[Pywikipedia-l] Problem with non-US-ASCII characters using get.py with output redirected to a file

9 Dec 2008

Hi, I have problem described in subject. I'd like to do same complex
tasks on cs.wikisource documents, and because I can't write scripts in
Python, I've decided to use pywikipedia framework to download and
upload pages, whilst working with source wikicode will be made by my
own specialized scripts written in Perl.

Now, what's the problem: I'm running get.py to download specified page.
$ python get.py "Page name" > File
but file contains not UTF-8 characters, some letters (á, í, é) seems
to be one-byte characters in ISO-8859-1, another non-US-ASCII letters
(e.g. Czech letters with caron: ě, š, č etc.) are written as
^C{lightyellow}e^C{default} (instead of Czech letter "ě" which is
equivalent to &ecaron; as HTML entity). The same is given by running:
$ python get.py "Page name" | less
Without redirect to a file or pipe, I don't see any problem.

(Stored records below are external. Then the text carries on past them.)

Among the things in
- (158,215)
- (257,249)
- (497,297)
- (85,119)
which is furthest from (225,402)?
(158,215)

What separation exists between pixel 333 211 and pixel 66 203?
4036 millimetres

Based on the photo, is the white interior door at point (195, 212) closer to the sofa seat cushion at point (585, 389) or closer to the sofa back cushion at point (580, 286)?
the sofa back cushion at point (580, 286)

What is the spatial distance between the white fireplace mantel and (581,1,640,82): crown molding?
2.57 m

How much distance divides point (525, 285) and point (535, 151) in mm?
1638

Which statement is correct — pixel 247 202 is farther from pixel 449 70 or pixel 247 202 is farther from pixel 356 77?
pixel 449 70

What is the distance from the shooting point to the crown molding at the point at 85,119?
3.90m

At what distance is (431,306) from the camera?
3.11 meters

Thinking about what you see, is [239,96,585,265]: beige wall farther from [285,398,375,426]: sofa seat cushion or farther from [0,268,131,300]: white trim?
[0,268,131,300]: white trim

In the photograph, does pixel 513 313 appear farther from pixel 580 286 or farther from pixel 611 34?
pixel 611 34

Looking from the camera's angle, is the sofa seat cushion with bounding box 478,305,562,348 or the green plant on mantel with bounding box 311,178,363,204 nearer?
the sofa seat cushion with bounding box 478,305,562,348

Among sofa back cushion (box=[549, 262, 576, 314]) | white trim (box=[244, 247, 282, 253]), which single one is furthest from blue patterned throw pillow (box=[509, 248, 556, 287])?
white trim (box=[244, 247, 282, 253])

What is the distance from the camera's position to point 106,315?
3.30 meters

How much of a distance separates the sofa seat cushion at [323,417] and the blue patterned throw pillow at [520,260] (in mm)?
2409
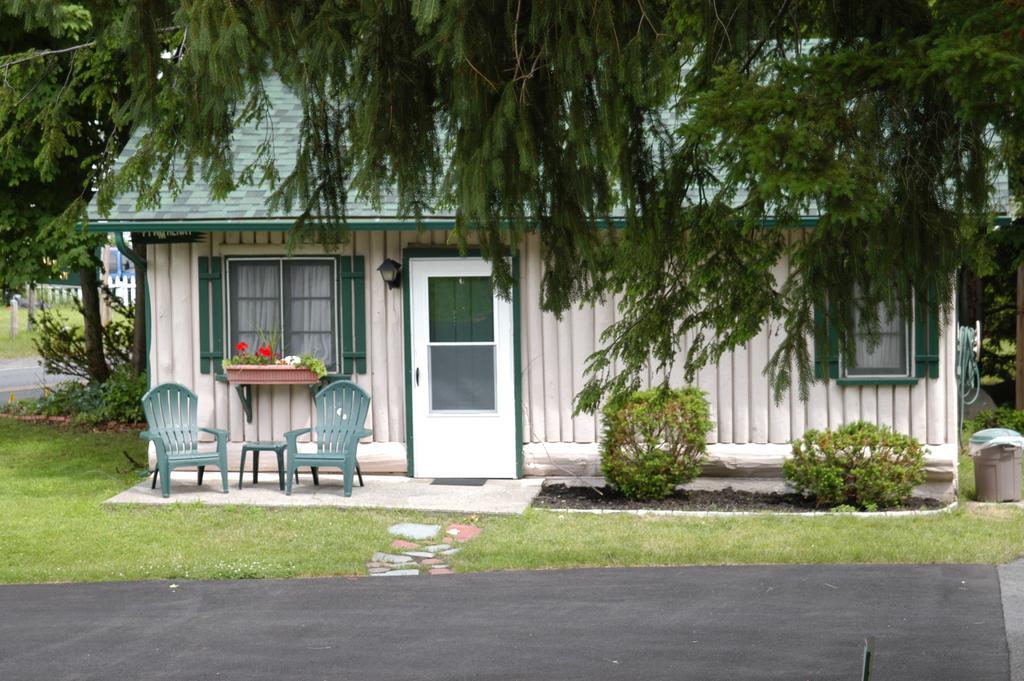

Even worse: if page name contains UTF-8 characters, then file is
empty, because get.py tries to download wrong (almost nonexisting)
page:
$ python get.py 'Jaroslav Vrchlický' > file.txt
Checked for running processes. 1 processes currently running,
including the current process.
Traceback (most recent call last):
  File "get.py", line 33, in <module>
    main()
  File "get.py", line 29, in main
    wikipedia.output(page.get(), toStdout = True)
  File "/home/milos/wiki/pywikipediabot-new/wikipedia.py", line 668, in get
    self._contents = self._getEditPage(get_redirect = get_redirect,
throttle = throttle, sysop = sysop)
  File "/home/milos/wiki/pywikipediabot-new/wikipedia.py", line 799,
in _getEditPage
    raise NoPage(self.site(), self.aslink(forceInterwiki = True))
wikipedia.NoPage: (wikisource:cs, u'[[cs:Jaroslav Vrchlick\xc3\xbd]]')

Without redirected output I don't see any problem.

I've tried to use either elder or actual nightly rebuild. Used on
Fedora 7 distribution with LC_ALL=cs_CZ.UTF-8 locale.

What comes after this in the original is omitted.